Well... when compressions are done a vacuum IS created in the chest, which is why some places are doing an NRB and nothing more.


However, I believe they will just (again) downplay the importance of intubation, but not completely un-recommend it. They just don't want compressions to stop for an intubation to take place.

Is a paramedic really going to be alone during an arrest to have to make that decision? Wouldn't they at least have a partner that could continue compressions while they intubated? And that my friends, is my newb question of the day. :blush:
 
You have to stop compressions in order to intubate.
 
Ahh, so we are now coming to the conclusion that the body magically refreshes the air in the lungs to maintain perfusion, or are they proposing that intubation be replaced with BIADs, a res-q-pod, and good compressions?

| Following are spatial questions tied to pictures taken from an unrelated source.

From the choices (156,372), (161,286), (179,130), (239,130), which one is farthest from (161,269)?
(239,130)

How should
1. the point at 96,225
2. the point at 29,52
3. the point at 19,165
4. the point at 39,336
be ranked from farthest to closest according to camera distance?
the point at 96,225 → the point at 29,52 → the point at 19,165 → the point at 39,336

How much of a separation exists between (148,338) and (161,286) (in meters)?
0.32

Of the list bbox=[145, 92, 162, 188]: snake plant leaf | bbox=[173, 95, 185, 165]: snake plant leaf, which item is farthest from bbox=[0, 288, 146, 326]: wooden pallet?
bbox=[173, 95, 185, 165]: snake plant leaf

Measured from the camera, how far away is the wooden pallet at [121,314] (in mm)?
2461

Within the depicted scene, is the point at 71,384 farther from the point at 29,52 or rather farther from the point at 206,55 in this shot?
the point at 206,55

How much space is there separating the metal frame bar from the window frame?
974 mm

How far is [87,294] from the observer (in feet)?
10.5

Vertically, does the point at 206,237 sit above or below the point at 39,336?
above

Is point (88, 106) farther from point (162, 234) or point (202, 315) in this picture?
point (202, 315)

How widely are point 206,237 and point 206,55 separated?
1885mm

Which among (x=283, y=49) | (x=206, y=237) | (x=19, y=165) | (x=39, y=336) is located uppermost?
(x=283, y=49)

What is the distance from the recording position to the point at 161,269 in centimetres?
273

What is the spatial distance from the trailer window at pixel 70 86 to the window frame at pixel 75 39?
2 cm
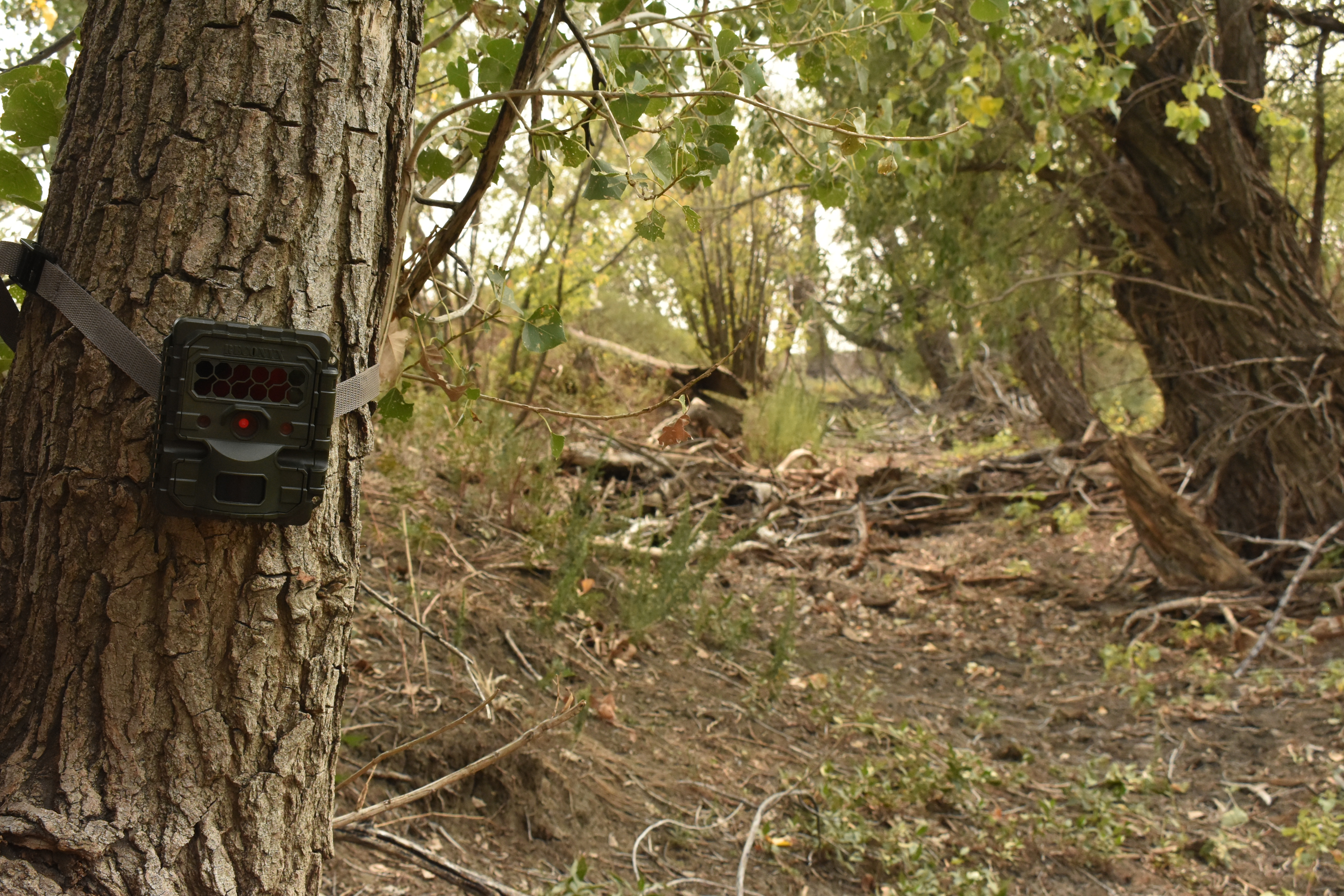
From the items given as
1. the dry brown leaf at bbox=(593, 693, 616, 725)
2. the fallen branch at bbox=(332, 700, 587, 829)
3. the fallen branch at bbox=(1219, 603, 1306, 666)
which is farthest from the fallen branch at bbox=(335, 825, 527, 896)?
the fallen branch at bbox=(1219, 603, 1306, 666)

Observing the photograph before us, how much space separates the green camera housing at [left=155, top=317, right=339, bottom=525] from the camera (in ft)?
3.34

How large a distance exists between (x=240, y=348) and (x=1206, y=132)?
5.53 meters

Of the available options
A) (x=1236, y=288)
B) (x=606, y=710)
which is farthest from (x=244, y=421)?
(x=1236, y=288)

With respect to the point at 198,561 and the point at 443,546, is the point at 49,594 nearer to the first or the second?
the point at 198,561

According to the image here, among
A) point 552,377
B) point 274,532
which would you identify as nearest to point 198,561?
point 274,532

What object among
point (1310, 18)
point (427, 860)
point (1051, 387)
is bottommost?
point (427, 860)

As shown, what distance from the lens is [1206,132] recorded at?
5121mm

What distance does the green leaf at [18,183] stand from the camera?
1369 mm

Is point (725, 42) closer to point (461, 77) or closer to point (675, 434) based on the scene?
point (461, 77)

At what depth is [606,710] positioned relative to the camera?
10.4 feet

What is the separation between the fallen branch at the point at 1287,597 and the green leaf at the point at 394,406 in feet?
13.3

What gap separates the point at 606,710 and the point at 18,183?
7.57 feet

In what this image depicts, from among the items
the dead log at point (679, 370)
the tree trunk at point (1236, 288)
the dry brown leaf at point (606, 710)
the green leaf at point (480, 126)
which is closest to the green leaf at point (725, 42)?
the green leaf at point (480, 126)

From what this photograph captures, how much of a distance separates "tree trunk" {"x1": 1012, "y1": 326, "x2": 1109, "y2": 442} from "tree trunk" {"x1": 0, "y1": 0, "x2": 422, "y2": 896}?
814cm
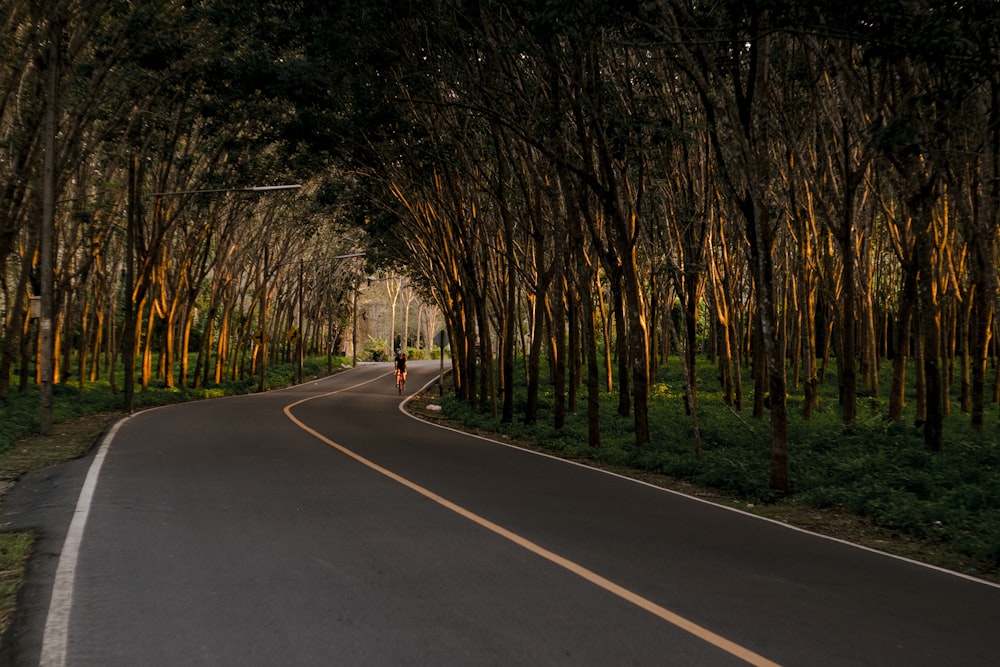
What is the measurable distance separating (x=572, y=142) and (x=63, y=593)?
18431 millimetres

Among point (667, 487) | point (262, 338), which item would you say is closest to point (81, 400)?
point (262, 338)

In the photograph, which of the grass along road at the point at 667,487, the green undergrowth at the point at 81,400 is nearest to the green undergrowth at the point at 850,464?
the grass along road at the point at 667,487

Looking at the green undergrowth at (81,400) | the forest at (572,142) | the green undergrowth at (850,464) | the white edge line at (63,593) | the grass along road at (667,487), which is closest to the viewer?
the white edge line at (63,593)

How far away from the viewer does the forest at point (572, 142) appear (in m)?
12.3

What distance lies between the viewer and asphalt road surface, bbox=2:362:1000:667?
4.81 metres

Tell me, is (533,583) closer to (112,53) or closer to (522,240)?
(112,53)

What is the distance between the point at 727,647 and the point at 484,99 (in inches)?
622

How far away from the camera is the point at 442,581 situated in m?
6.20

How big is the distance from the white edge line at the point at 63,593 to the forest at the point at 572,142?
8.32 metres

There is no substitution for good quality compressions (when/if they can make a difference).

Plain and simple, the cardiac arrest survival rate is abysmal at best... let's define "survival" as Mr. Jones achieving ROSC, enjoying a moderate hospital stay, and returning to life/work/whatever after being discharged. Pacing a patient, dropping them off at the ER, and Hi Fiving back at the station that "you brought him back" doesn't count for squat. These patients, for the most part, are dead when we arrive and all we are doing is going through the motions.

The witnessed arrest is where the real difference can be made. Read up on the 3 Phases of Cardiac Arrest - Time Sensitive Model ( Lance Becker, MD). I found it quite fascinating, and relatively enlightening.